:: Material shown ::
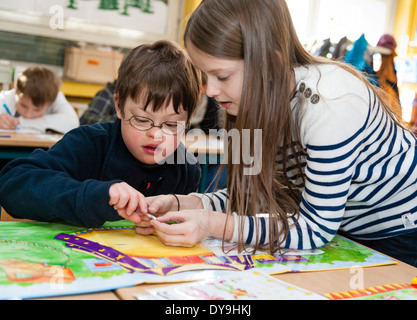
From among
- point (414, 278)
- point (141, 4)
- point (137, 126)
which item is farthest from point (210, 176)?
point (141, 4)

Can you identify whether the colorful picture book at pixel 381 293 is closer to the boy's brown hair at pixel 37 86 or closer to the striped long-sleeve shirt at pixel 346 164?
the striped long-sleeve shirt at pixel 346 164

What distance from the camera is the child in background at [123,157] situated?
0.80m

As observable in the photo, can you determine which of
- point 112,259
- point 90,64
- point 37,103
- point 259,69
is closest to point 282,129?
point 259,69

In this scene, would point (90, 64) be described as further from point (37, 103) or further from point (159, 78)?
point (159, 78)

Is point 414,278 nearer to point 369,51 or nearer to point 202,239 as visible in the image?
point 202,239

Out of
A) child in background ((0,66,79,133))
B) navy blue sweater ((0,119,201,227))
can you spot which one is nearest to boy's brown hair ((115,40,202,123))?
navy blue sweater ((0,119,201,227))

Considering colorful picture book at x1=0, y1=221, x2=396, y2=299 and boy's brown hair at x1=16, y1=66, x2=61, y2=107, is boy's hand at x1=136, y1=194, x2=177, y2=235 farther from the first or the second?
boy's brown hair at x1=16, y1=66, x2=61, y2=107

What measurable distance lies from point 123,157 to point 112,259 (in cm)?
44

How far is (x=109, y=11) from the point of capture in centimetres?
400

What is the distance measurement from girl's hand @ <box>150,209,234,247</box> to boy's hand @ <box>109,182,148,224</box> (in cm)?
4

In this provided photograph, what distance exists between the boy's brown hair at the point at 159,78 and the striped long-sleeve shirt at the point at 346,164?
297 mm

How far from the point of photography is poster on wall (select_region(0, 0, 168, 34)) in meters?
3.70

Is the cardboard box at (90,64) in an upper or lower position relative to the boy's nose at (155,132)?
upper

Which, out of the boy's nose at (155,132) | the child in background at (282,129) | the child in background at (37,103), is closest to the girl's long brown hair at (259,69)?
the child in background at (282,129)
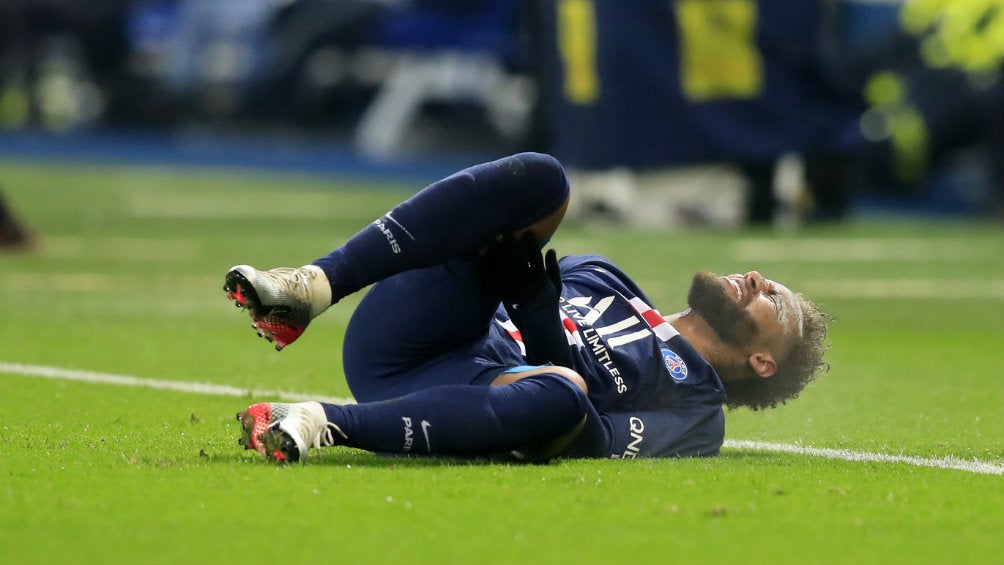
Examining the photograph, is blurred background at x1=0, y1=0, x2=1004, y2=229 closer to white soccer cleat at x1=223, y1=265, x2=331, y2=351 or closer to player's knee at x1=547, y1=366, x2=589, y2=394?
player's knee at x1=547, y1=366, x2=589, y2=394

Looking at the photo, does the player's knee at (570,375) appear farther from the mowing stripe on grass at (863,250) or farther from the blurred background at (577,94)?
the blurred background at (577,94)

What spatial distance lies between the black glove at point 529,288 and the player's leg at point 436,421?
0.18m

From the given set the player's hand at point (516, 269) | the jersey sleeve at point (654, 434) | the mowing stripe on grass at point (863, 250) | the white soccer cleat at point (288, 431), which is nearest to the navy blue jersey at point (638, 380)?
the jersey sleeve at point (654, 434)

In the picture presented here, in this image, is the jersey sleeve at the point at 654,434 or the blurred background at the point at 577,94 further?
the blurred background at the point at 577,94

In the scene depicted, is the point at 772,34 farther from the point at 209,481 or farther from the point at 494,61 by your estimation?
the point at 209,481

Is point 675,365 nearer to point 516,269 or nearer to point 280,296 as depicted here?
point 516,269

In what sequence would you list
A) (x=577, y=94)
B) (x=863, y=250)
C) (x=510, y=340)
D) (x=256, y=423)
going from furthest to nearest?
(x=577, y=94)
(x=863, y=250)
(x=510, y=340)
(x=256, y=423)

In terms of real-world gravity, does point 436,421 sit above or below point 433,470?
above

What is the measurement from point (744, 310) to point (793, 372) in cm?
26

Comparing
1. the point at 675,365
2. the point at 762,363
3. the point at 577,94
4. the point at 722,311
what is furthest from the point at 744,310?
the point at 577,94

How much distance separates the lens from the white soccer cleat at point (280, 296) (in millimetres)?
3799

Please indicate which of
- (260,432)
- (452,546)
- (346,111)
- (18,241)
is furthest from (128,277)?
(346,111)

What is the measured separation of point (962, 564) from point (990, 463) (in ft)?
4.38

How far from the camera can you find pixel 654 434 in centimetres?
430
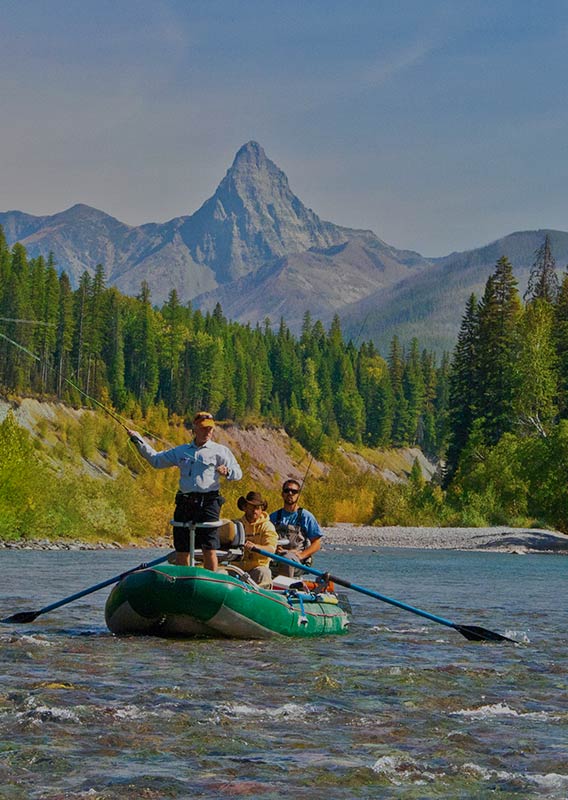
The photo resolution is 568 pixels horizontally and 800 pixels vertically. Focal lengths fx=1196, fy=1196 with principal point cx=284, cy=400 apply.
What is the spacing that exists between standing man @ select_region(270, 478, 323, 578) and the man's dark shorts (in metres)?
2.59

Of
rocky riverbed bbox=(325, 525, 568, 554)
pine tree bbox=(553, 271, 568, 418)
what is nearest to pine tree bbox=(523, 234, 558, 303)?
pine tree bbox=(553, 271, 568, 418)

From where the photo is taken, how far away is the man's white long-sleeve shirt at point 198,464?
48.3ft

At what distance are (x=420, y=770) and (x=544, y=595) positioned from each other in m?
19.6

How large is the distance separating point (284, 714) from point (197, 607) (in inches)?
180

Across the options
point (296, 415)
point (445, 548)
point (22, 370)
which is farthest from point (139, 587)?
point (296, 415)

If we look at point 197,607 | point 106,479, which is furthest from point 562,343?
point 197,607

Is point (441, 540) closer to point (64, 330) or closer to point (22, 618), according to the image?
point (22, 618)

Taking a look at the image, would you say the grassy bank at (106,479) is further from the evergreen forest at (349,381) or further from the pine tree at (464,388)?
the pine tree at (464,388)

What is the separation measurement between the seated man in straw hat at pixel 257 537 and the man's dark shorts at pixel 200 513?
1.23 meters

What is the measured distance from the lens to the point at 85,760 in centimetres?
861

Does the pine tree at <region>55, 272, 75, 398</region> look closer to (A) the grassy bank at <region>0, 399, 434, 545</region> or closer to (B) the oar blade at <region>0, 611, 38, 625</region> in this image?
(A) the grassy bank at <region>0, 399, 434, 545</region>

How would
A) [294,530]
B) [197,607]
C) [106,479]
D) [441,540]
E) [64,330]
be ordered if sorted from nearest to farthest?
[197,607]
[294,530]
[441,540]
[106,479]
[64,330]

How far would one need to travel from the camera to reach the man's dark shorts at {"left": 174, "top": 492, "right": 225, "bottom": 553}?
14.9 m

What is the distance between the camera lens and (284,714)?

:: Challenge ::
Every record above must be given again exactly; drop the pictures.

:: Solution ::
From among
- point (414, 278)
- point (141, 4)
- point (137, 126)
which item is farthest from point (210, 176)?
point (141, 4)

Can you identify whether the colorful picture book at pixel 381 293 is closer to the boy's brown hair at pixel 37 86 or closer to the striped long-sleeve shirt at pixel 346 164?
the striped long-sleeve shirt at pixel 346 164

What distance from the camera is the child in background at [123,157] situated?
0.80m

As observable in the photo, can you determine which of
- point 112,259
- point 90,64
- point 37,103
- point 259,69
is closest to point 282,129?
point 259,69

In this scene, would point (90, 64) be described as further from point (37, 103) or further from point (159, 78)?
point (159, 78)

Is point 414,278 nearer to point 369,51 or nearer to point 202,239 as visible in the image?
point 202,239

Out of
A) child in background ((0,66,79,133))
B) navy blue sweater ((0,119,201,227))
can you spot which one is nearest to boy's brown hair ((115,40,202,123))?
navy blue sweater ((0,119,201,227))

Considering colorful picture book at x1=0, y1=221, x2=396, y2=299 and boy's brown hair at x1=16, y1=66, x2=61, y2=107, is boy's hand at x1=136, y1=194, x2=177, y2=235 farther from the first or the second?
boy's brown hair at x1=16, y1=66, x2=61, y2=107

What measurable distance lies from point 123,157 to point 112,259 (in cm)?
44

How far is (x=109, y=11) from the point of capture in centimetres?
400

What is the distance measurement from girl's hand @ <box>150,209,234,247</box> to boy's hand @ <box>109,182,148,224</box> (in cm)?
4

In this provided photograph, what distance exists between the boy's brown hair at the point at 159,78 and the striped long-sleeve shirt at the point at 346,164?
297 mm

How far from the point of photography is poster on wall (select_region(0, 0, 168, 34)) in meters?
3.70

Is the cardboard box at (90,64) in an upper or lower position relative to the boy's nose at (155,132)?
upper

Which, out of the boy's nose at (155,132) | the child in background at (282,129) | the child in background at (37,103), is closest to the girl's long brown hair at (259,69)?
the child in background at (282,129)
Examining the photograph, is blurred background at x1=0, y1=0, x2=1004, y2=229 closer to white soccer cleat at x1=223, y1=265, x2=331, y2=351 or closer to player's knee at x1=547, y1=366, x2=589, y2=394?
player's knee at x1=547, y1=366, x2=589, y2=394

Looking at the photo, does the player's knee at (570,375) appear farther from the mowing stripe on grass at (863,250) or farther from the blurred background at (577,94)?
the blurred background at (577,94)

What spatial distance lies between the black glove at point 529,288 and the player's leg at point 436,421?
0.18m

From the given set the player's hand at point (516, 269) | the jersey sleeve at point (654, 434) | the mowing stripe on grass at point (863, 250) | the white soccer cleat at point (288, 431), which is nearest to the navy blue jersey at point (638, 380)?
the jersey sleeve at point (654, 434)

In the picture presented here, in this image, is the jersey sleeve at the point at 654,434 or the blurred background at the point at 577,94 further?
the blurred background at the point at 577,94

In the scene depicted, is the point at 772,34 farther from the point at 209,481 or farther from the point at 494,61 by your estimation?
the point at 209,481

Is point 675,365 nearer to point 516,269 or nearer to point 280,296 as depicted here?
point 516,269

In what sequence would you list
A) (x=577, y=94)
B) (x=863, y=250)
C) (x=510, y=340)
D) (x=256, y=423)
going from furthest to nearest?
(x=577, y=94)
(x=863, y=250)
(x=510, y=340)
(x=256, y=423)

In terms of real-world gravity, does point 436,421 sit above or below point 433,470?
above

What is the measurement from point (744, 310) to point (793, 372) in cm?
26

Comparing
1. the point at 675,365
2. the point at 762,363
3. the point at 577,94
4. the point at 722,311
what is furthest from the point at 744,310?
the point at 577,94

How much distance separates the lens from the white soccer cleat at point (280, 296) (in millimetres)?
3799

Please indicate which of
- (260,432)
- (452,546)
- (346,111)
- (18,241)
is furthest from (128,277)?
(346,111)

What is the measured separation of point (962, 564) from point (990, 463) (in ft)?
4.38

How far from the camera can you find pixel 654 434 in centimetres?
430
The photo resolution is 568 pixels horizontally and 800 pixels vertically. Focal lengths fx=1196, fy=1196 with principal point cx=284, cy=400 apply.
What is the spacing that exists between standing man @ select_region(270, 478, 323, 578) and the man's dark shorts (in metres)?
2.59

Of
rocky riverbed bbox=(325, 525, 568, 554)
pine tree bbox=(553, 271, 568, 418)
what is nearest to pine tree bbox=(523, 234, 558, 303)?
pine tree bbox=(553, 271, 568, 418)

From where the photo is taken, how far away is the man's white long-sleeve shirt at point 198,464?
48.3ft

At what distance are (x=420, y=770) and (x=544, y=595) positioned from each other in m?
19.6

How large is the distance separating point (284, 714) from point (197, 607) (in inches)?
180

Across the options
point (296, 415)
point (445, 548)
point (22, 370)
which is farthest from point (139, 587)?
point (296, 415)

If we look at point 197,607 | point 106,479, which is furthest from point 562,343?
point 197,607

Is point (441, 540) closer to point (64, 330) or closer to point (22, 618), according to the image?
point (22, 618)

Taking a look at the image, would you say the grassy bank at (106,479) is further from the evergreen forest at (349,381) or further from the pine tree at (464,388)?
the pine tree at (464,388)

What is the separation measurement between the seated man in straw hat at pixel 257 537 and the man's dark shorts at pixel 200 513?
1.23 meters

What is the measured distance from the lens to the point at 85,760 in centimetres?
861

Does the pine tree at <region>55, 272, 75, 398</region> look closer to (A) the grassy bank at <region>0, 399, 434, 545</region> or closer to (B) the oar blade at <region>0, 611, 38, 625</region> in this image?
(A) the grassy bank at <region>0, 399, 434, 545</region>

How would
A) [294,530]
B) [197,607]
C) [106,479]
D) [441,540]
E) [64,330]
be ordered if sorted from nearest to farthest?
[197,607]
[294,530]
[441,540]
[106,479]
[64,330]

How far would one need to travel from the camera to reach the man's dark shorts at {"left": 174, "top": 492, "right": 225, "bottom": 553}?
14.9 m

What is the distance between the camera lens and (284,714)?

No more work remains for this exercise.